You have done all your research, prototyped it, optimize it and now you are ready to ship it. This post not only focusses on shipping machine learning modules but python based codebases in general.

How do you ship ?

  1. Expose an API
  2. Package your code in a single executable

To expose an API in some situations is not a feasible solution. Let’s suppose the client wants on-premise deployment with no connection to outside world may be because it’s too critical server for them. They don’t want to take any chances by doing any external requests. We faced a similar usecase in our product StegoSOC - Cloud native security operations center.

What’s next ?

The easiest way to do is use pyinstaller package.

simply run pyinstaller app.py

make sure to use –onefile option to generate single executable otherwise it will spin up several executables for each dependencies(not necessarily python). So use pyinstaller --onefile app.py

Now in case of sklearn, we particulary faced problems while packaging code because of ? As stated here

The majority of Python packages use normal methods of importing their dependencies, and PyInstaller locates all their files without difficulty. But some packages make unusual uses of the Python import mechanism, or make clever changes to the import system at runtime. For this or other reasons, PyInstaller cannot reliably find all the needed files, or may include too many files. A hook can tell about additional source files or data files to import, or files not to import.
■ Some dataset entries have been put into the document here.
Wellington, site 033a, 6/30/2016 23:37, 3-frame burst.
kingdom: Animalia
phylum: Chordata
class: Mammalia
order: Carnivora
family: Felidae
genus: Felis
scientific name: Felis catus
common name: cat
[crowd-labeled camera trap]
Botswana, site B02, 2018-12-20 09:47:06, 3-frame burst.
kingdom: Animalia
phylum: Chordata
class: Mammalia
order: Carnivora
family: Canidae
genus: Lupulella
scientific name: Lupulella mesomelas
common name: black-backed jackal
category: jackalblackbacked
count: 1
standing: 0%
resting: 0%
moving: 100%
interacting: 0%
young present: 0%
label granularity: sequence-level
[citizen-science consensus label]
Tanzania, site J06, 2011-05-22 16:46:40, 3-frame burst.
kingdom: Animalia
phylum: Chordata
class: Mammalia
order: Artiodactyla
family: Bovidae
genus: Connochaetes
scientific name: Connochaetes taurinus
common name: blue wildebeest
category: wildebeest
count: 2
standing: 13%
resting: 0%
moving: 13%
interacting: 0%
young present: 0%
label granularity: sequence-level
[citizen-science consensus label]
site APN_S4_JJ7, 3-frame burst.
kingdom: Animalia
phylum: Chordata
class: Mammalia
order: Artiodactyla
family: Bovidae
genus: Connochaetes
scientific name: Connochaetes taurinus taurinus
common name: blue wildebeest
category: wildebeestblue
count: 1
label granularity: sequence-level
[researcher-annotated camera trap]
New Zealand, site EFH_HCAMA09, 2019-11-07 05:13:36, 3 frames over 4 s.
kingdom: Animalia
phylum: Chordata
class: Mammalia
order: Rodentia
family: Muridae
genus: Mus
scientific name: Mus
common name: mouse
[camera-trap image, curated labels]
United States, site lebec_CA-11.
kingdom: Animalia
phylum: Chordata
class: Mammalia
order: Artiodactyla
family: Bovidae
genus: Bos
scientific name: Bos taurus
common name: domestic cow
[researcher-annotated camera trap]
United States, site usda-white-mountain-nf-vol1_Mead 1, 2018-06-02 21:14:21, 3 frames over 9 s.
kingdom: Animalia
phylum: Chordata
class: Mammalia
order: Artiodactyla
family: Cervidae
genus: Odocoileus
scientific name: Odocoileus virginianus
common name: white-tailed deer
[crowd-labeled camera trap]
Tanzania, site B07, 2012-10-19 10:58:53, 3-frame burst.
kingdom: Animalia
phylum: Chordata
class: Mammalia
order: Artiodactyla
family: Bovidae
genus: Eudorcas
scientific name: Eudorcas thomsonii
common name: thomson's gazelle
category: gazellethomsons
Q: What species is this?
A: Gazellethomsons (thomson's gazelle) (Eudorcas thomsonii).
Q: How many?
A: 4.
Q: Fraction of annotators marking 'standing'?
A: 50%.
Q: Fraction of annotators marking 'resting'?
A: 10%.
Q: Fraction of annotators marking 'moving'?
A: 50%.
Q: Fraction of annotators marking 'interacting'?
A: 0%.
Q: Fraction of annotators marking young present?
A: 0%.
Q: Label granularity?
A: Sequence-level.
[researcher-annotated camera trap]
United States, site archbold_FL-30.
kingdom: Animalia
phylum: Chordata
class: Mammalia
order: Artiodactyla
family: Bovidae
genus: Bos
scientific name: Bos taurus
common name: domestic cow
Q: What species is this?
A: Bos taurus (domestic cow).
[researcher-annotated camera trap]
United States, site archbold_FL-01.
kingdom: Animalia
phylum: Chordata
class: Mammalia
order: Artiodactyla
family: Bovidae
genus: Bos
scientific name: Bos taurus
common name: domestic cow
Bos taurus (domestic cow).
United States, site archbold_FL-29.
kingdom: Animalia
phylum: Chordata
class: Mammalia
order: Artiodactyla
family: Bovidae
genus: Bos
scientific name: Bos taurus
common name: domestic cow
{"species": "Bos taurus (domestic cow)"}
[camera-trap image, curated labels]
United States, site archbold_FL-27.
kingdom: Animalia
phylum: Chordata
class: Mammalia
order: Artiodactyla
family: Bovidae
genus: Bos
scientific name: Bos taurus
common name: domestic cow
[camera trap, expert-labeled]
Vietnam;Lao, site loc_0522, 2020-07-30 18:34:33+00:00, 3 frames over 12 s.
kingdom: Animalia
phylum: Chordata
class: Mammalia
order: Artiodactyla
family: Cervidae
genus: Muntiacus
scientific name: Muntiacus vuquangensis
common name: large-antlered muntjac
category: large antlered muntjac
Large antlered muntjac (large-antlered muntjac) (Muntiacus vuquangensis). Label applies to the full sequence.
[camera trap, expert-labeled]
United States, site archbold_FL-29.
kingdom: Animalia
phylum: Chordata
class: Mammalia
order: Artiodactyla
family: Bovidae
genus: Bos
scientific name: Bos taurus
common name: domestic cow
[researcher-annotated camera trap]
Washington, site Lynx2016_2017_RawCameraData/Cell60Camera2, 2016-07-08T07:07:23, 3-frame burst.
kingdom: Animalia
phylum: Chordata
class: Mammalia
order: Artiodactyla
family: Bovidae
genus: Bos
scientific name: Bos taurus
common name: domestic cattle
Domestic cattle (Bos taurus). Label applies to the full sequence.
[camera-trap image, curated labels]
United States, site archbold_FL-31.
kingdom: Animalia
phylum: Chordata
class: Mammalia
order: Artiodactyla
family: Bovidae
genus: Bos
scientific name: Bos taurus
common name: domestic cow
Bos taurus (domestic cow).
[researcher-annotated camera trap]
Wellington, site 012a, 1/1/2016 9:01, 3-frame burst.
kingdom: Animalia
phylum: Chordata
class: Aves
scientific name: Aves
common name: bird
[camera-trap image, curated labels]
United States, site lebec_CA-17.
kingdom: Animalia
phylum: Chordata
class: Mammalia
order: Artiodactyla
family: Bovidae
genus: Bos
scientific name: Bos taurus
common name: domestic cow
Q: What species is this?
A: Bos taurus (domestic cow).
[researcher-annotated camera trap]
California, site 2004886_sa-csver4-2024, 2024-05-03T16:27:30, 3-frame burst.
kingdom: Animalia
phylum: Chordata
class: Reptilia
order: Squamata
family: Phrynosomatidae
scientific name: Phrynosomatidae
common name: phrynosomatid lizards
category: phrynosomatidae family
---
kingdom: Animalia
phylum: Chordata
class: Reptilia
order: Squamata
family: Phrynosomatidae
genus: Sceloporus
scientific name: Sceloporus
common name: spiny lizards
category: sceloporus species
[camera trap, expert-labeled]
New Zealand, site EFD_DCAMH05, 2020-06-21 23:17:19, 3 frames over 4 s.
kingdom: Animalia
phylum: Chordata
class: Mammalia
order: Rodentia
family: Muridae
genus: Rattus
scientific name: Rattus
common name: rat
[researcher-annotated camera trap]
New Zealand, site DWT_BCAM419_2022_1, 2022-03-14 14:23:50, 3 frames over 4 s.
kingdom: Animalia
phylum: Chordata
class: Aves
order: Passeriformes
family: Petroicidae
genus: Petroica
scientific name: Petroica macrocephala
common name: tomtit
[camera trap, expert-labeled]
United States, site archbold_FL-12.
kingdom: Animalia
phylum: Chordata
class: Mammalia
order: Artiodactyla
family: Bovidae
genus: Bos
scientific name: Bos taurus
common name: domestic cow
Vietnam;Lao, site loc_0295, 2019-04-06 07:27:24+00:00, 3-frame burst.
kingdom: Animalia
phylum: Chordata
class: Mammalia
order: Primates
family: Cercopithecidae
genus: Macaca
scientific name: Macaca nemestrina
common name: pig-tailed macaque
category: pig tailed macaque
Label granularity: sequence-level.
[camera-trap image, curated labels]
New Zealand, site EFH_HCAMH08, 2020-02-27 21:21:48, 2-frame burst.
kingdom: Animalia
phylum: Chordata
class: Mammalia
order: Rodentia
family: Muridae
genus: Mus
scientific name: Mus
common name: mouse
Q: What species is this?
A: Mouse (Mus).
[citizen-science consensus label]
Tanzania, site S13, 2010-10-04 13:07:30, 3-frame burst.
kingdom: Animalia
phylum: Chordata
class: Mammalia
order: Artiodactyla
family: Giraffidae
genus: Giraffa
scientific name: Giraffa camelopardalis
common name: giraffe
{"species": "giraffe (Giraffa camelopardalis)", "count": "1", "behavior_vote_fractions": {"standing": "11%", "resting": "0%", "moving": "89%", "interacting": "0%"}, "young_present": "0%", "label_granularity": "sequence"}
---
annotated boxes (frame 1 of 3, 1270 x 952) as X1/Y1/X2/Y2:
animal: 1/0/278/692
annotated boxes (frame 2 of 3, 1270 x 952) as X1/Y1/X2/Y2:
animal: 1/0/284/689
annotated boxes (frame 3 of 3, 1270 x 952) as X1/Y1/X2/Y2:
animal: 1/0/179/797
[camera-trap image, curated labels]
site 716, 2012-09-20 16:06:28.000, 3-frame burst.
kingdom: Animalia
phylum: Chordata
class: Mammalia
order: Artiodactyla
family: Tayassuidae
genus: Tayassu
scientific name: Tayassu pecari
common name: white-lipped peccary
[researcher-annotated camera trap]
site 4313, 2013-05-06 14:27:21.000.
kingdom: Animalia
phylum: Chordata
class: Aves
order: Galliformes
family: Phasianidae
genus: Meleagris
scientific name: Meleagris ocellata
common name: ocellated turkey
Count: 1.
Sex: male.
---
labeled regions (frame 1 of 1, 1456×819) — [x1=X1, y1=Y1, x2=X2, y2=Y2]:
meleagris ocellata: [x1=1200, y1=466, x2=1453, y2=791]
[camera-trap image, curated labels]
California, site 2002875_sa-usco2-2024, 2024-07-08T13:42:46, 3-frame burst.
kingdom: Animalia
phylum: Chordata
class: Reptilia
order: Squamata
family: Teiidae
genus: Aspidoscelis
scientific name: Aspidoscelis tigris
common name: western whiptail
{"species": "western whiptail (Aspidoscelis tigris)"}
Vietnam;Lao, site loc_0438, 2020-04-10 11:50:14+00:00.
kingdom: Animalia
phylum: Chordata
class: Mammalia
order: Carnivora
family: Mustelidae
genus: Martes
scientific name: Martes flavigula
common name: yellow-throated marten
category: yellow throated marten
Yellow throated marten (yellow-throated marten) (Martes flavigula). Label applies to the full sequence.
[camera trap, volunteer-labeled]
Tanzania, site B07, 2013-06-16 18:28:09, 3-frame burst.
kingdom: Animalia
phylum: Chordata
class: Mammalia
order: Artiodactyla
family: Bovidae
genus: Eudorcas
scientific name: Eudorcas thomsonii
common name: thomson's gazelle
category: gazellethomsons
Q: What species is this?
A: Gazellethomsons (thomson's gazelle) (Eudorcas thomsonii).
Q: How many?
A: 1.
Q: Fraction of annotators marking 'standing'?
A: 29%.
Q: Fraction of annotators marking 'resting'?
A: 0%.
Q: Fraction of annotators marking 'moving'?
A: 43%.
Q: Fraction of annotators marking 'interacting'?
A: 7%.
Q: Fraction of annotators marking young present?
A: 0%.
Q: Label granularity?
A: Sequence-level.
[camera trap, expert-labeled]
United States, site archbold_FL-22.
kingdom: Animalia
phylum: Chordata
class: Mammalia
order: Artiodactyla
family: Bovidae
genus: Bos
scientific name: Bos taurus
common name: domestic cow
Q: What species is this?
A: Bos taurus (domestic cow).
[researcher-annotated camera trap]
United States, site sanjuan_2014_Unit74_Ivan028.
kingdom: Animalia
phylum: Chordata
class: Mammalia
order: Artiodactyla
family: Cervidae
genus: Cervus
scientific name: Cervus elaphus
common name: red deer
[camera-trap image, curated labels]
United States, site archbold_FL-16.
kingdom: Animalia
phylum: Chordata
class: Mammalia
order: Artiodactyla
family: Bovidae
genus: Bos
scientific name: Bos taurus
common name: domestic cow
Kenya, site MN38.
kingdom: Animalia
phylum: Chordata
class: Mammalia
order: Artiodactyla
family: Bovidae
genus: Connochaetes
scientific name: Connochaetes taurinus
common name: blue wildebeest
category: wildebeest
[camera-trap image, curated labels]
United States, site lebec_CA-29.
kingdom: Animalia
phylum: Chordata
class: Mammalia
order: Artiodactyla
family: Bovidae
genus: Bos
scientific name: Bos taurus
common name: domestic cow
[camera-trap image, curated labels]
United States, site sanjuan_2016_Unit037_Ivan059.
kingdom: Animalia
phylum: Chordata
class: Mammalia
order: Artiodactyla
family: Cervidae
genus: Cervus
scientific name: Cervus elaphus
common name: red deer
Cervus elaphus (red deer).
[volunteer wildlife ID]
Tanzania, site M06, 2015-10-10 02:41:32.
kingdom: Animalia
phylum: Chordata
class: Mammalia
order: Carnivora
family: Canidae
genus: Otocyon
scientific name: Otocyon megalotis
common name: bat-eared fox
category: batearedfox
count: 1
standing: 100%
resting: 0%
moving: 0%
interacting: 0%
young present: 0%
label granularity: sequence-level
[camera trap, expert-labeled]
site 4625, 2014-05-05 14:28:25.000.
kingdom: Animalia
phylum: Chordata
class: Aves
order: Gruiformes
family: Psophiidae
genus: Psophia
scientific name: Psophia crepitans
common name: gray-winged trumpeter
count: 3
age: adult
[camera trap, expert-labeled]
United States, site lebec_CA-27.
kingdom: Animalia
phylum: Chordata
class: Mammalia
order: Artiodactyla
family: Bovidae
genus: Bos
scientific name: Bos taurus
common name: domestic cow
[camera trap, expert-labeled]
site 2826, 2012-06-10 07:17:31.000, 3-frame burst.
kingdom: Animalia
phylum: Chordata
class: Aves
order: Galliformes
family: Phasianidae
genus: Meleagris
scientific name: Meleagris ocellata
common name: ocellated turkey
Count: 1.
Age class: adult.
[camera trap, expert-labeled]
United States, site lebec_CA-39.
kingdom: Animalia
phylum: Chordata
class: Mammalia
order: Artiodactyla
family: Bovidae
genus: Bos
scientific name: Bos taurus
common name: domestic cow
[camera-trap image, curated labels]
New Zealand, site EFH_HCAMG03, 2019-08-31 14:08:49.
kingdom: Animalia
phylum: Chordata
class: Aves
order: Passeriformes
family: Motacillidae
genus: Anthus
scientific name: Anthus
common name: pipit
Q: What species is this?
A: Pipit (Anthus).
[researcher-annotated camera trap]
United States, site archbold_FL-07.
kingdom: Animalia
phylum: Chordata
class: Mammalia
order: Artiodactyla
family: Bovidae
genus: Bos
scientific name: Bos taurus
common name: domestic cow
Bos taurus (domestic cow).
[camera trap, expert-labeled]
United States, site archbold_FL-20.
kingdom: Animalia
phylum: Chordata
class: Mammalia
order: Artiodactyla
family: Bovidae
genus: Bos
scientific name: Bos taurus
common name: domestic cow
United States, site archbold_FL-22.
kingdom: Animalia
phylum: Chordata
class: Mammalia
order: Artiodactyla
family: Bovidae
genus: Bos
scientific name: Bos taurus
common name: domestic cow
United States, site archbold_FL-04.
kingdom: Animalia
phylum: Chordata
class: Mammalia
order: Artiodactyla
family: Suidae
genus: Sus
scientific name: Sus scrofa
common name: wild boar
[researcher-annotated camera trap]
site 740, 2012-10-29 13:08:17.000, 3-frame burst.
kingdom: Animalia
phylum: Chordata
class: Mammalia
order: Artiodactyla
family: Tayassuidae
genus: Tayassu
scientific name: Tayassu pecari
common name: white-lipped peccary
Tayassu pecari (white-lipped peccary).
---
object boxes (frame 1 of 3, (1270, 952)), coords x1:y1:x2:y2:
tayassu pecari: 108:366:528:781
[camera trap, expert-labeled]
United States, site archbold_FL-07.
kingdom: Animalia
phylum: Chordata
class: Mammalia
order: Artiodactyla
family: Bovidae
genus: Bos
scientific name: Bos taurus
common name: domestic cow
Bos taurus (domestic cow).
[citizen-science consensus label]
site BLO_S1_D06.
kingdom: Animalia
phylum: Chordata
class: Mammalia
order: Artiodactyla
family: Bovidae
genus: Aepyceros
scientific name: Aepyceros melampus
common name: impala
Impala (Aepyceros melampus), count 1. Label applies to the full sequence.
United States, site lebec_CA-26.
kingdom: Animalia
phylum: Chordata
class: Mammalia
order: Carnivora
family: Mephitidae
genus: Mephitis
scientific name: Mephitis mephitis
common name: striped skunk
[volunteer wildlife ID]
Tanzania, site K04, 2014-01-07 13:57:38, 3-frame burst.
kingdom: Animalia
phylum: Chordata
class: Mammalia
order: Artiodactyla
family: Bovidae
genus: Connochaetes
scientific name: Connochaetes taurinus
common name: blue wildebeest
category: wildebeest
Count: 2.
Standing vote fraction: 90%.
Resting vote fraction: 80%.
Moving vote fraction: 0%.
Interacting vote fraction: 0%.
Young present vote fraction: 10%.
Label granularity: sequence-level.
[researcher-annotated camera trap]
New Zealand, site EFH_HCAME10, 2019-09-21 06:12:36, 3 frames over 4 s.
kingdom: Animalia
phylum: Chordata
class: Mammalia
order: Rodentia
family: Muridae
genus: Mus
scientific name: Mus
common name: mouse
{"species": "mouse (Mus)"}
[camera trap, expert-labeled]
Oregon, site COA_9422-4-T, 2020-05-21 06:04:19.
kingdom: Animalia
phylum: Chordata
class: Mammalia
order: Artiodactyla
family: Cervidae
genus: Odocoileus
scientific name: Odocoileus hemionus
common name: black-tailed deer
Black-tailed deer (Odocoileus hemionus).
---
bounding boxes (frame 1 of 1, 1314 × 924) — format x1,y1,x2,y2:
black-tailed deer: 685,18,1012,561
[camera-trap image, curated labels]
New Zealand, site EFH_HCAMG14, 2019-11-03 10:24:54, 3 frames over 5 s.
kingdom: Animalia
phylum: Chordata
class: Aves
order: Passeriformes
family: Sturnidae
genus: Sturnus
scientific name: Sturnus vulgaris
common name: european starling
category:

How to use hooks feature in pyinstaller?

Simply create a python script in same directory where your main(app.py) is located. Name of that python script should be hook-full-import-name.py, where full-import-name is the fully-qualified name of an imported script or module.

for example sklearn may cause issues. So for sklearn filename should be hook-sklearn.py You can find the list of existing hooks already written for several python packages here

content of hook-sklearn.py file will be

from PyInstaller.utils.hooks import collect_submodules
hiddenimports = collect_submodules('sklearn')

I know that all of hooks file in their repo is written ways but mostly the way i wrote for sklearn should work most of the times.

Note: I was using PyInstaller==3.3.1